• Task directions
Repeat verbatim the portion of the asymptotic-growth exercises between "Proof. We get" and "correctly calculates $T(1)$.", inclusive.

• Text provided
Anusha Murali

Logo

Please see github.com/anusha-murali for all of my repositories.

View GitHub Profile

favorite_fundamentals

  1. Make all true statements of the form $f_i \in o(f_j)$, $f_i \in O(f_j)$, $f_i \in \omega(f_j)$, and $f_i \in \Omega(f_j)$ that hold for $i \le j$, where $i, j \in {1,2,3,4,5}$ for the following functions. No proof is necessary. All logs are base 2 unless otherwise specified.
    • $f_1 = (\log n)^{\log n}$
    • $f_2 = 2^{\sqrt{\log n}}$
    • $f_3 = 2^{2^{\sqrt[3]{\log\log\log n}}}$
    • $f_4 = n^{\log\log n}$
    • $f_5 = (\log\log n)^n$

    Ordering from smallest to largest, we have $f_3, f_2, f_1$ and $f_4$, then $f_5$. Rows in the table below denote the LHS of an order relation (e.g. $f_1 \in \Omega(f_2))$.

      $f_1$ $f_2$ $f_3$ $f_4$ $f_5$
    $f_1$ $O, \Omega$ $\Omega, \omega$ $\Omega, \omega$ $O,\Omega$ $O, o$
    $f_2$   $O, \Omega$ $\Omega, \omega$ $O, o$ $O, o$
    $f_3$     $O, \Omega$ $O, o$ $O, o$
    $f_4$       $O,\Omega$ $O, o$
    $f_5$         $O, \Omega$

    And the minimum number occurs

  2. Give an example of a function $f_6: \mathbb{N} \to \mathbb{R}^+$ for which none of the four statements $f_i \in o(f_6)$, $f_i \in O(f_6)$, $f_i \in \omega(f_6)$, and $f_i \in \Omega(f_6)$ is true for any $i \in {1,2,3,4,5}$.

    \[f_6(n) = \begin{cases} 1, \text{for odd }n\\ n^n, \text{for even }n \end{cases}\]
  3. Solve the following recurrence exactly, and then prove your solution is correct: $T(1) = 1, T(n) = T(n-1) + n^2 -n$.

    Proof. We get the following values for $T(n)$ for the first few values of $n$:

    \[T(1) = 1, T(2) = 3, T(3) = 9, T(4) = 21, T(5) = 41, T(6) = 71, \ldots\]

    Guessing a closed form expression, we claim $T(n) = \frac{1}{3}n^3 - \frac{1}{3}n + 1.$

    Let’s call our solution $T’(n) = \frac{1}{3}n^3 - \frac{1}{3}n + 1.$ We want to prove that $T’(n) = T(n)$ for all $n \geq1$ since this would mean our solution is fully correct. We prove this by induction as follows:

    Base case: $T’(1) = \frac{1}{3}(1)^3 - \frac{1}{3} + 1 = 1 = T(1)$. Our function correctly calculates $T(1)$.

• Recorded information
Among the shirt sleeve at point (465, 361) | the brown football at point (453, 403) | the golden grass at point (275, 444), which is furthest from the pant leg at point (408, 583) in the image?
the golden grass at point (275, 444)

• Response to the task
Proof. We get the following values for $T(n)$ for the first few values of $n$:

    \[T(1) = 1, T(2) = 3, T(3) = 9, T(4) = 21, T(5) = 41, T(6) = 71, \ldots\]

    Guessing a closed form expression, we claim $T(n) = \frac{1}{3}n^3 - \frac{1}{3}n + 1.$

    Let’s call our solution $T’(n) = \frac{1}{3}n^3 - \frac{1}{3}n + 1.$ We want to prove that $T’(n) = T(n)$ for all $n \geq1$ since this would mean our solution is fully correct. We prove this by induction as follows:

    Base case: $T’(1) = \frac{1}{3}(1)^3 - \frac{1}{3} + 1 = 1 = T(1)$. Our function correctly calculates $T(1)$.